Health insurance is complicated. Health insurance for Washington school districts is exponentially complicated.

The state’s 295 districts offer more than 300 different health insurance plans, subdivided into more than 1,000 different insurance pools. Senate Bill 6442 would divide this problem by 295, creating a single School Employees Benefit Board that would design a package of insurance plans, then put the plans out to bid.

Washington spends $1.2 billion for school employee health insurance.

A report prepared last year for the state Auditor’s Office estimated potential savings to the state of as much as $90 million a year once the system has moved past the implementation stage. That’s enough money to hire 1,000 teachers: hardly enough to move the state toward the classroom sizes authorized a decade ago, but a few in every district would certainly help with programs such as special education.

Besides the cost savings, the bill also aims to bring more equity and transparency into the system.

Classified school employees such as custodians and food-service workers are not well-served by the present system because many do not work full time. Also, workers with families pay 42 percent of the cost of their insurance out-of-pocket. Individuals pay 9 percent.

The very number of districts and policies suggests why there might be financial transparency issues. The fact some players declined to provide information reinforces the perception that obfuscation works for them.

The biggest opponents are the teachers unions and insurance providers, notably Premera. Plans offered by Premera through the Washington Education Association have captured 55 percent of the market.

The WEA says state plans will add costs, not cut them. It notes the $768 per month the state pays toward educator plans is below the $850 dedicated to plans for state employees, full-time or not. That certainly is an issue worth taking up, but separately.

The WEA supports a much more modest plan that would reduce the insurance pools to a maximum two per district, but that bill has been dormant while SB 6442, with bipartisan support, has moved forward.

Some of the renewed enthusiasm for statewide plans – this is not the first time around for this debate – comes from Oregon’s experience with insurance consolidation.

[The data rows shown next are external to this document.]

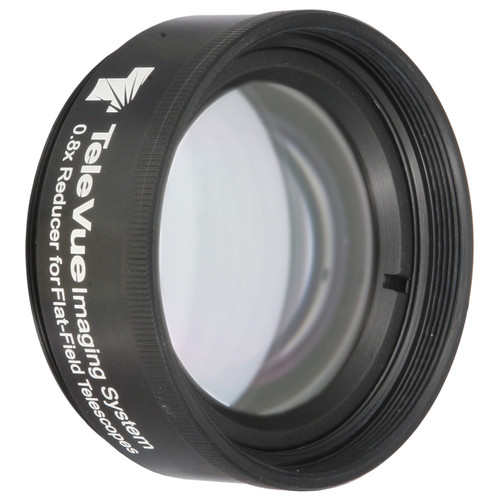 Tele Vue 0.8x Photographic Field Reducer Lens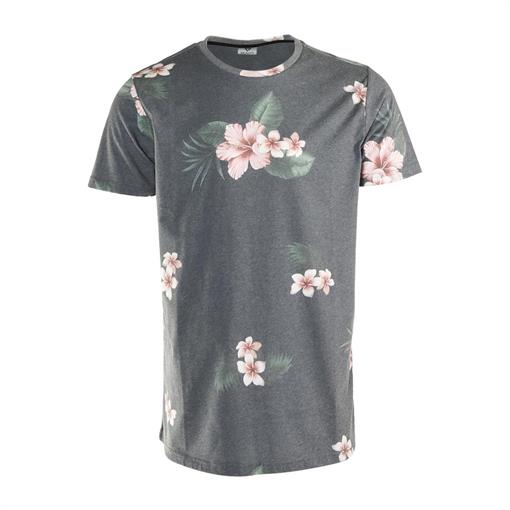 BRUNOTTI Jason-Flower Mens T-shirt 2020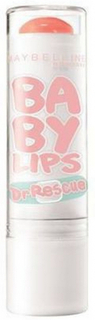 Maybelline Baby Lips Dr Rescue Coral Crave 4,4 g
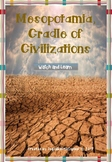 Mesopotamia, cradle of civilizations. Distance Learning. U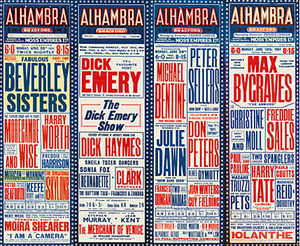 A collection of four old bill posters featuring past performers at the Alhambra Theatre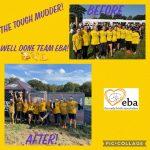 Well done Team EBA at The Tough Mudder!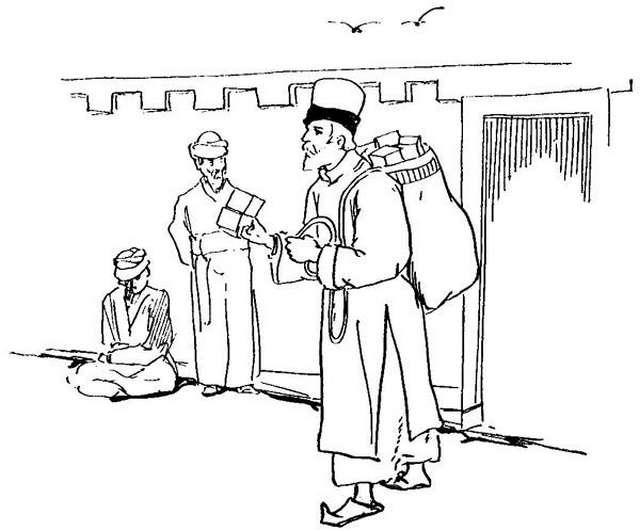 perzijska-pravljice-sin-prodajalca-mila-01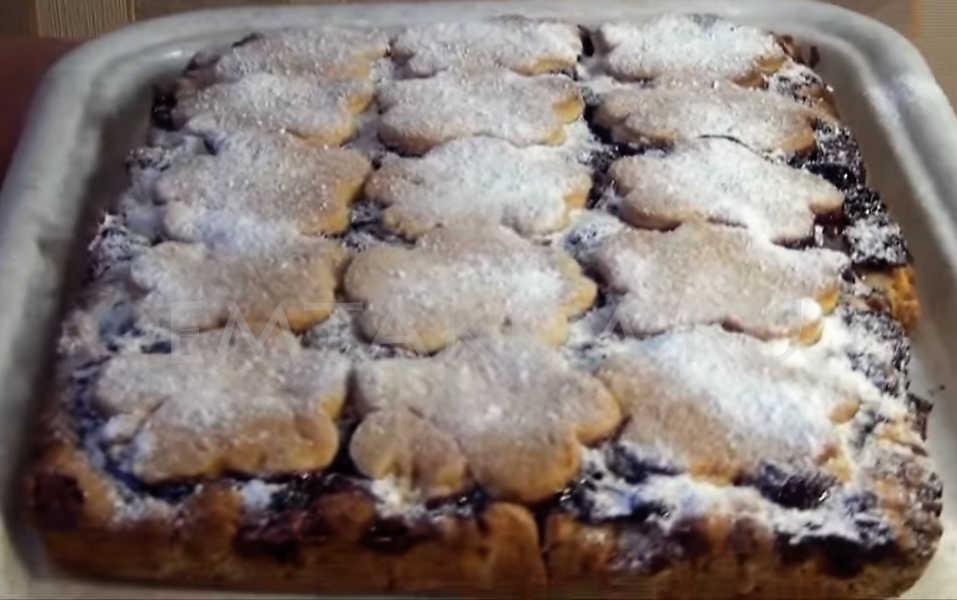 Рецепт пирог с малиной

Reforms adopted there in 2007 reduced the number of insurance plans sold in the state from 88 to nine. Annual savings estimated at $40 million per year when the changes were made had instead reached more than $45 million for the 2010-’11 school year. Oregon has less than one-half the 109,000 school employees Washington has.

There will be substantial start-up costs for the state, almost $45 million over the first six years. SB 6442 also exposes districts to some risk if Olympia slackens its insurance contributions in the future.

But the opportunity to streamline health insurance management, and simplify benefits packages that can be put out to competitive bid, is a risk worth taking for Washington.